Так они и скатились с Дьюрькой, чуть не кубарем, по эскалатору к штрассэн-баану, расцепляясь и опять сталкиваясь друг с другом, как отварные яйца на валком блюдце, пихаясь от хохота.
– Рояль! – раскатывался Дьюрька, комментируя ее рассказ про педаль возле унитаза: взял всеми своими пухлявыми десятью пальцами ястребиные аккорды в воздухе и сделал полагающийся фортепьянный жест правой ногой – чуть не пожертвовав при этом толпе стоптанным запылившимся ботинком.
И непристойно разом покраснел от смущения, как только дошло до туалетных деталей.
– Я даже салфеток-то таких мягких – и то в совке никогда не видела, как эта волшебная туалетная бумага! И чисто белого цвета! – не жалея Дьюрьку, добросовестно живописала Елена степень великолепия сортирных аксессуаров. – Знаешь анекдот? «Зато есть наждачная – и конфетти!»
– Нет, ты абсолютно не права! – наливаясь все больше румянцем, серьезно возражал Дьюрька. – В Советском Союзе, безусловно же, есть мягкая наждачная… в смысле… ты меня сбила… то есть, туалетная бумага – но только у членов Политбюро. А на что ж еще, ты думаешь, они остатки золотовалютного фонда тратят? А? Вот. Конечно же: завозят себе в норку, каждому, по несколько мягких рулончиков в год отсюда, из-за рубежа. И это лохгично! – с горбачевским «хгэ» и ликующей, восходящей интонацией генсека подытожил Дьюрька. – Членам Политбюро туалетная бумажка гораздо нужнее! Потому что в попе у членов Политбюро какашек больше! У них же, в отличие от нас, еда есть! – резюмировал страшно довольный своей новой социальной идеей и весь уже бордовый от молотова-коктейля хохота и стеснительности Дьюрька. – Хотя, может, и у них уже закончилась…
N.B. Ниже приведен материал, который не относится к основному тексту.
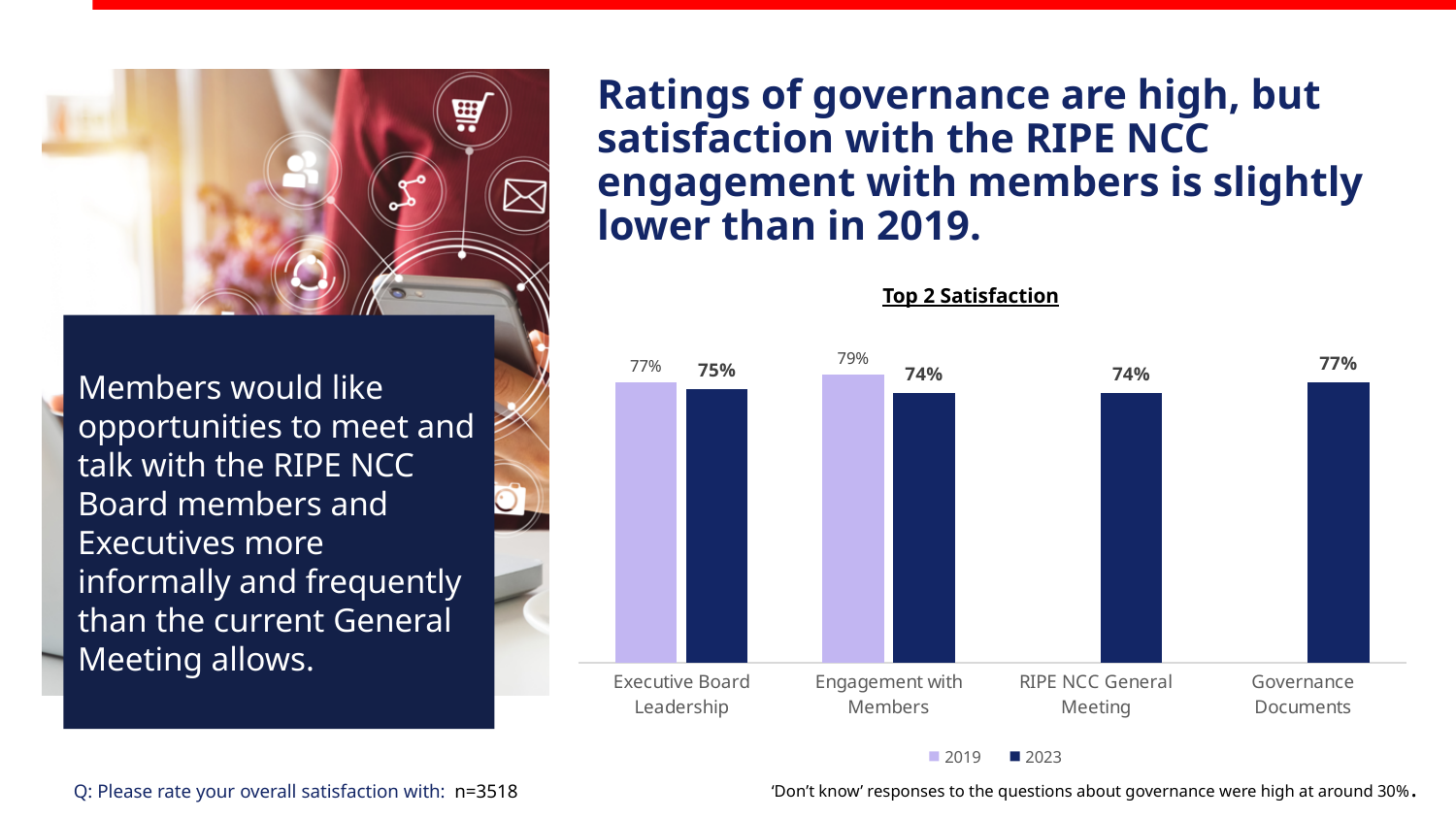
What is the difference between the 2019 and 2023 values for Executive Board Leadership? 2% Which is larger for Engagement with Members, the 2019 value or the 2023 value? 2019 What kind of chart is shown? Bar chart What is the difference between the 2019 and 2023 values for Engagement with Members? 5% How many categories are shown on the x axis? 4 What is the 2023 value for Executive Board Leadership? 75% What is the 2019 value for Engagement with Members? 79% Which category has the highest 2023 value? Governance Documents What is the 2019 value for Executive Board Leadership? 77% What is the 2023 value for Governance Documents? 77% How many series does the legend list? 2 What is the 2023 value for RIPE NCC General Meeting? 74%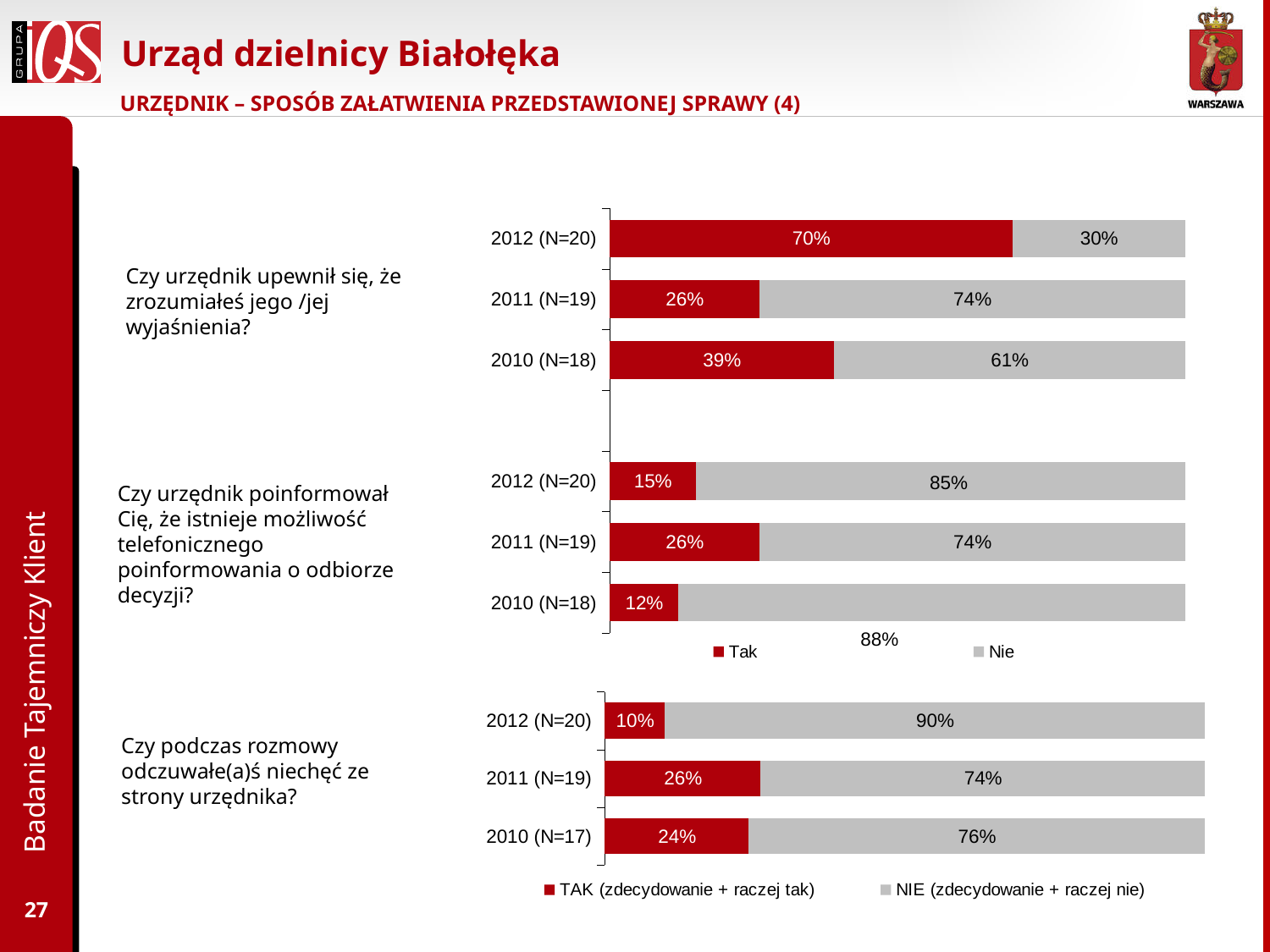
In the chart for the question "Czy urzędnik upewnił się, że zrozumiałeś jego /jej wyjaśnienia?", what is the difference between the Tak values for 2012 (N=20) and 2011 (N=19)? 44 percentage points In the chart for the question "Czy urzędnik poinformował Cię, że istnieje możliwość telefonicznego poinformowania o odbiorze decyzji?", is the Tak value for 2011 (N=19) larger or smaller than the Tak value for 2012 (N=20)? larger In the bottom chart for the question "Czy podczas rozmowy odczuwałe(a)ś niechęć ze strony urzędnika?", what is the NIE value for 2010 (N=17)? 76% What type of chart is used on this slide? Stacked bar chart In the chart for the question "Czy urzędnik upewnił się, że zrozumiałeś jego /jej wyjaśnienia?", which year has the highest Tak value? 2012 (N=20) In the bottom chart for the question "Czy podczas rozmowy odczuwałe(a)ś niechęć ze strony urzędnika?", what is the total of the two segments for 2011 (N=19)? 100% In the chart for the question "Czy urzędnik poinformował Cię, że istnieje możliwość telefonicznego poinformowania o odbiorze decyzji?", which year has the lowest Tak value? 2010 (N=18) In the chart for the question "Czy urzędnik poinformował Cię, że istnieje możliwość telefonicznego poinformowania o odbiorze decyzji?", what is the Nie value for 2012 (N=20)? 85% In the bottom chart for the question "Czy podczas rozmowy odczuwałe(a)ś niechęć ze strony urzędnika?", what is the TAK value for 2012 (N=20)? 10% In the chart for the question "Czy urzędnik upewnił się, że zrozumiałeś jego /jej wyjaśnienia?", what is the Tak value for 2012 (N=20)? 70% In the chart for the question "Czy urzędnik upewnił się, że zrozumiałeś jego /jej wyjaśnienia?", what is the Nie value for 2010 (N=18)? 61% How many series does the legend of the bottom chart list? 2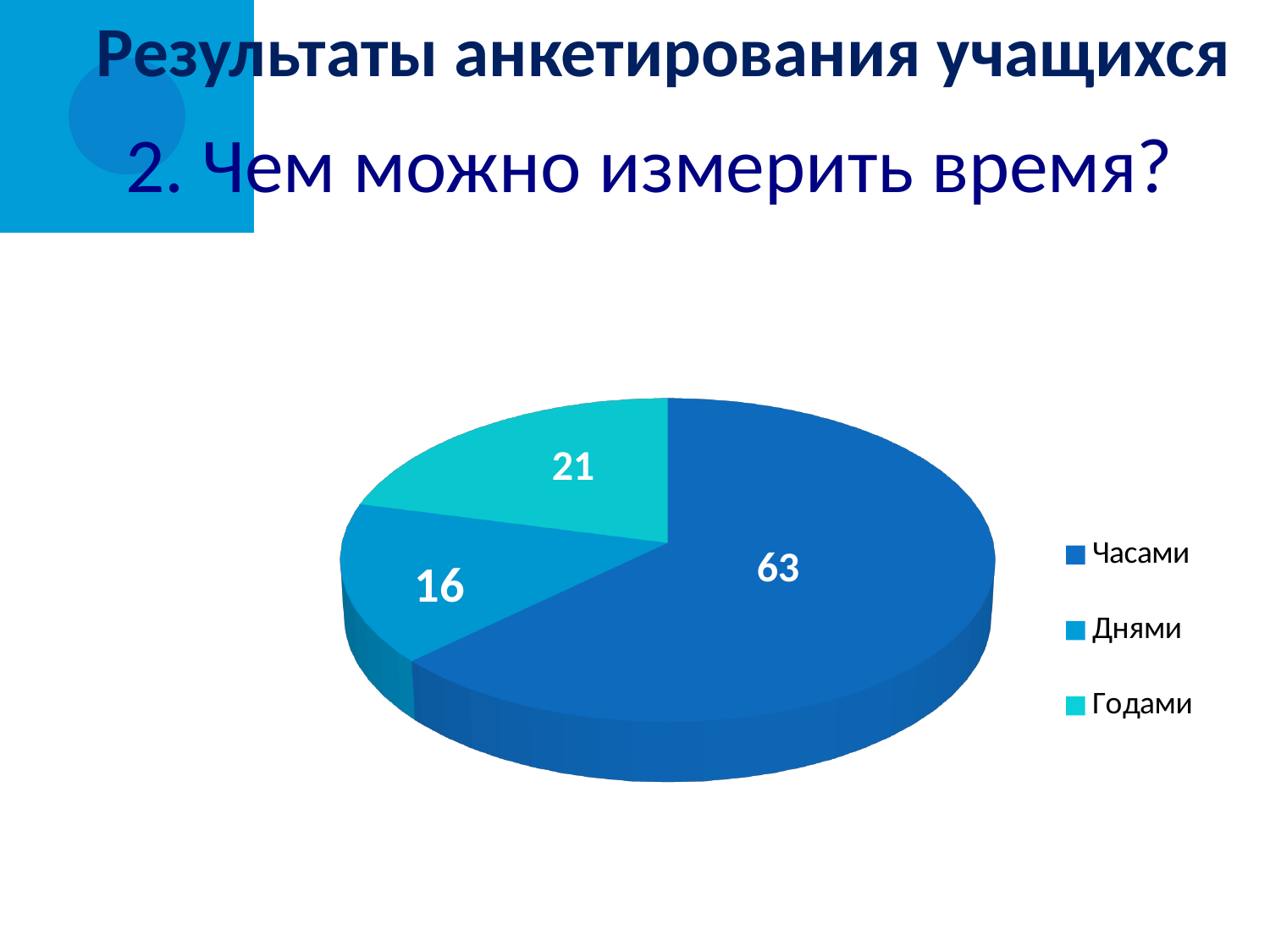
What share of the pie does the Часами slice represent? 63% What kind of chart is shown on the slide? pie chart What is the value for Днями? 16 What is the value for Годами? 21 Which category has the smallest slice of the pie? Днями What is the value for Часами? 63 Which is larger, the value for Годами or the value for Днями? Годами What is the difference between the values for Годами and Днями? 5 How many slices does the pie chart have? 3 Which category has the largest slice of the pie? Часами What is the question shown above the chart? 2. Чем можно измерить время? What is the difference between the values for Часами and Годами? 42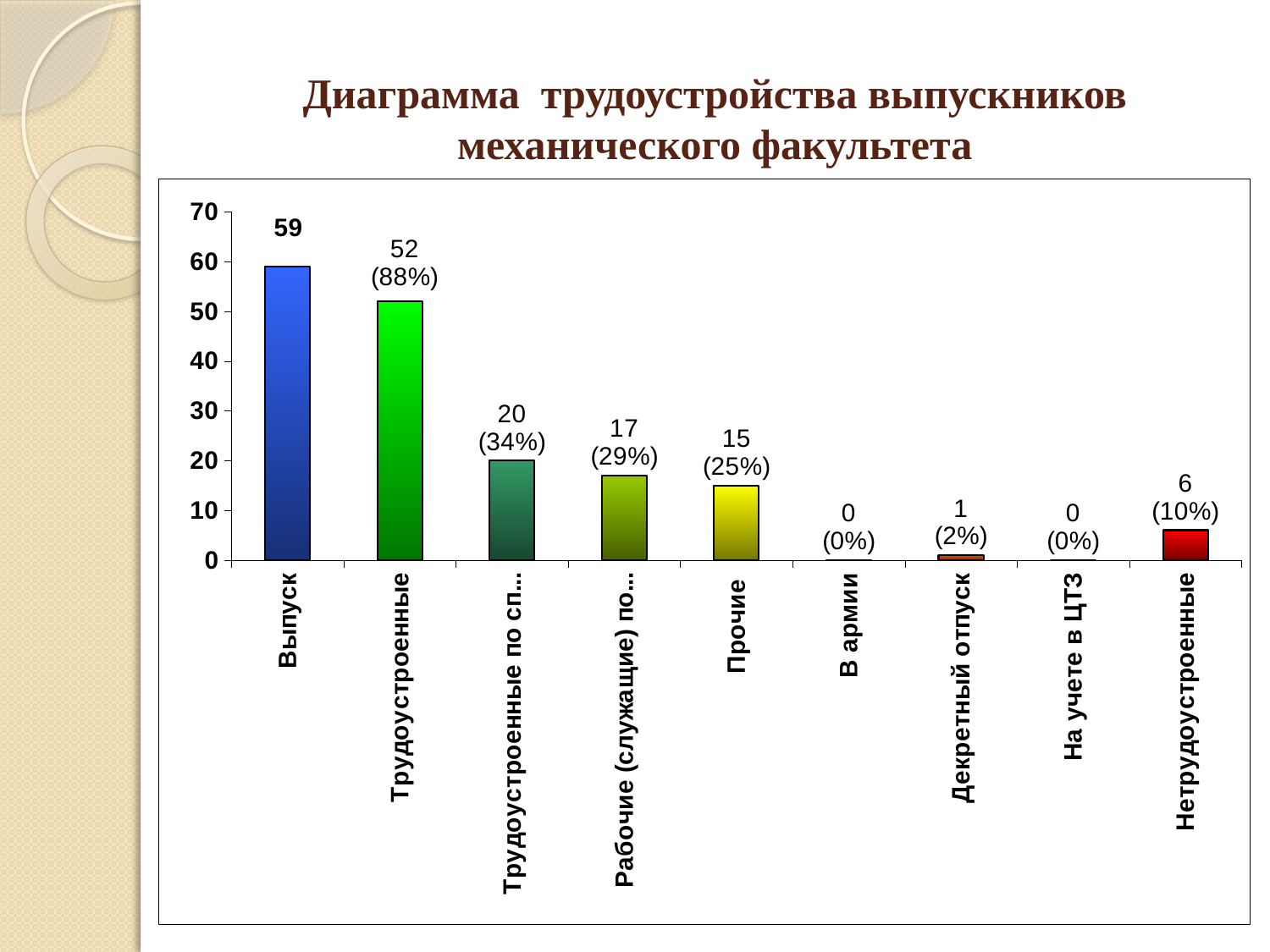
Which category has the highest value? Выпуск What is the value for Нетрудоустроенные? 6 Which is larger, the value for Прочие or the value for Нетрудоустроенные? Прочие How many categories are shown on the x axis? 9 What is the title of the slide? Диаграмма трудоустройства выпускников механического факультета What is the value for Прочие? 15 What percentage is shown for Декретный отпуск? 2% What type of chart is shown on the slide? bar chart What is the value for Выпуск? 59 What is the difference between the values for Выпуск and Трудоустроенные? 7 What percentage is shown for Трудоустроенные? 88% What is the value for Трудоустроенные? 52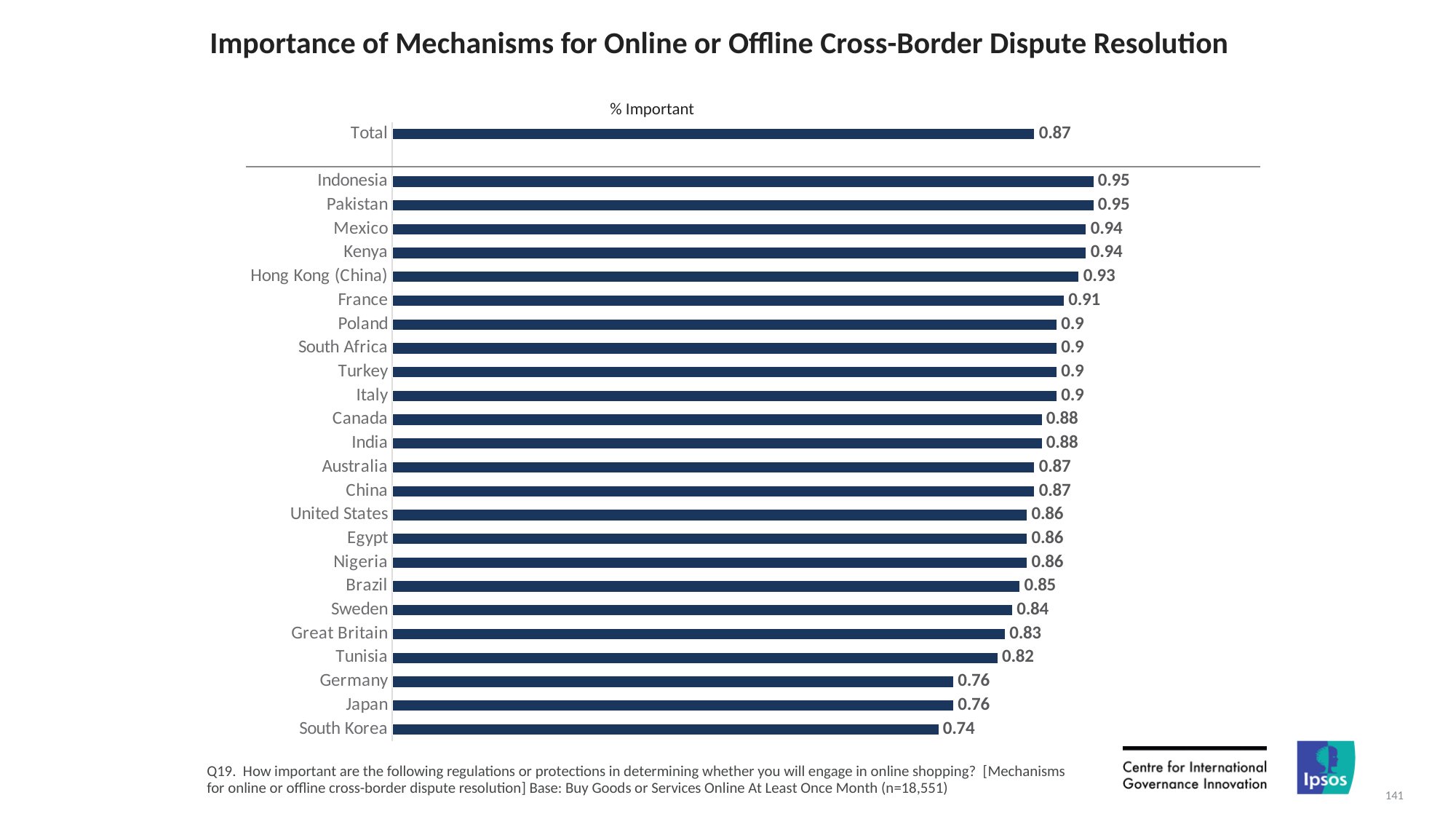
Which has a larger value, Mexico or Canada? Mexico What kind of chart is shown on the slide? Bar chart What is the value for Great Britain? 0.83 What is the value for Hong Kong (China)? 0.93 Which has a larger value, Sweden or Brazil? Brazil How many countries (excluding Total) are shown in the chart? 24 What is the difference between the values for France and Germany? 0.15 What is the label shown above the chart's bars? % Important What is the value for Total? 0.87 What is the difference between the values for Indonesia and South Korea? 0.21 What is the value for Tunisia? 0.82 Which country has the lowest value? South Korea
Мельком оглянувшись на набучившегося и выкатившего на нее злые глаза Воздвиженского, все еще бубнившего что-то про ее безответственность, Елена про себя решила, что не зря с ним не разговаривала последние полчаса на мюнхенской земле.
По загадочной для нее самой причине, когда в субботу поздно вечером, сидя на лестнице, обитой восхитительно непрактичным белым хлопковым ковром с жатыми, завитыми, густыми, махровыми, закрученными как будто на мелкие бигуди тычинками чуть не по щиколотку, зачаровывающе ниспадавшими со ступенек нахлопками и сугробами (так, что бродить по ним становилось изумительно мягко и опасно), и подбирая со ступенек эпитет для этого то ли томленого молока, то ли чуть-чуточку подталого снега (этими скорей гималаями, чем альпами, начиналось для нее каждый раз восхождение в отведенную ей спальню – из прихожей, мимо столовой, через гостиную, на третий этаж смешной крошечной виллы: телефонный провод, к счастью, к ней в комнату, на самый верх, из гостиной не дотягивался; аппарат, одетый в полиэстеровую бежево-пепельную шубку, как мягкая игрушка, с молнией на пузе и прорезью для мордочки диска, застревал на половине третьего этажа, и трудно было бы выдумать лучший предлог лишний раз посидеть рядом с этой пумой на махровых горных отрогах), она в очередной раз звонила поболтать Крутакову (потому что хозяева дома просили, настаивали, требовали, чтобы она непременно звонила каждый день в Москву матери – любезность тем более ценная, что на этом их демократичного стиля забота о гостье и заканчивалась; но не тормошить же, право слово, Анастасию Савельевну каждый день), из всех впечатлений первого яркого мюнхенского дня на вокзале, повинуясь какой-то легкой невидимой руке, нарезавшей купюры, она беспрерывно все рассказывала и рассказывала только про солнце, и больше ни про что – как будто именно солнца никогда раньше не видывала.